Selain itu pesawat-pesawat tempur Rusia terus saja bersliweran diatas langit Chechnya. Mengancam pemerintahan yang masih hijau itu dan menimbulkan kepanikan pada masyarakat sipil.

Puncaknya adalah sebuah informasi intelijen yang menambah kecut hati Kadyrov.

Bahwa pada Maret 1999 Rusia telah mengadakan rapat untuk menumpas separatis Chechnya hingga ke akar-akarnya dengan sebuah perang besar habis-habisan!

Kawan-kawan seperjuangannya tentu kaget sekaget-kagetnya atas pernyataan Akhmat.

Pengkhianatan Akhmat membelah bangsa dan pejuang Chechen menjadi dua besar.

Kelompok Liberal Sekuler yang berperang semata terbawa euforia dan romantisme perjuangan tanpa landasan keimanan, serta sebagian kecil Islamis yang letih baku bunuh, mendukung Akhmat.

Sedangkan kelompok Wahabi dan bagian besar Islamis lainnya, yang pandangan perjuangan mereka selalu lebih besar dari kemampuan mereka sendiri karena berjuang diatas petunjuk dan janji-janji Allah, mengutuk keras pengkhianatan Akhmat.

Diserang sedemikian rupa, bukannya kapok, Akhmat berkeras membalas dengan narasi anti Wahabisme.

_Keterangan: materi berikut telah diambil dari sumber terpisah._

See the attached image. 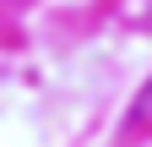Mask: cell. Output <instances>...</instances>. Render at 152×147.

Ia mengubah jalan cerita yang sebenarnya.

Dia bilang Rusia sebetulnya hanya berniat menyerang Wahabi, bukan bangsa Chechnya.

Kalau Wahabi bisa diusir dari Chechnya, tentu Rusia akan berhenti berusaha menguasai Chechnya.

Dan banyak lagi fitnah-fitnah Akhmat pada lawan politiknya.

Ia pukul rata semua pejuang yang kontra sebagai Wahabi. Padahal pejuang dari Afghanistan berpaham Deobandi, Dan banyak pejuang asli Chechnya, justru bermadzhab Syafi'i Asy'ari alias Aswaja.

Gaya fitnahan Akhmat itu, hingga hari ini, menjadi salah satu standar baku seluruh pengkhianat bangsa-bangsa kaum muslimin.

Setiap kelompok Islamis yang berusaha meluruskan pemerintahnya, pasti dijuluki Wahabi, meskipun mereka melakukan qunut, tahlilan dan maulidan.

Puncak tuduhan Akhmat mendapat pembenarannya ketika Syamil Basayev hendak menyerbu Dagestan dan mengusir Rusia dari sana.

Ia bilang kelompok Wahabi membahayakan Chechnya karena coba mengusik Rusia di Dagestan.

Menurutnya tindakan Syamil dan para Wahabi sialan itu akan mendatangkan masfadat (kerugian) besar.

Karenanya ia harus mencari kemashlahatan. Menghindari darah terus tertumpah di Chechnya.

Meski dengan menjadi antek Rusia!

Padahal situasi saat itu, Chechnya yang kaya minyak, bagaimanapun juga, pasti akan coba direbut Rusia lagi.

Mau ada Wahabi atau tidak. Mau Dagestan direbut atau tidak. Setelah kekalahan mereka pada perang Grozny 1996, Rusia sangat kehilangan lumbung minyak nasionalnya itu dan tidak akan berhenti mencoba kembali menjajahnya.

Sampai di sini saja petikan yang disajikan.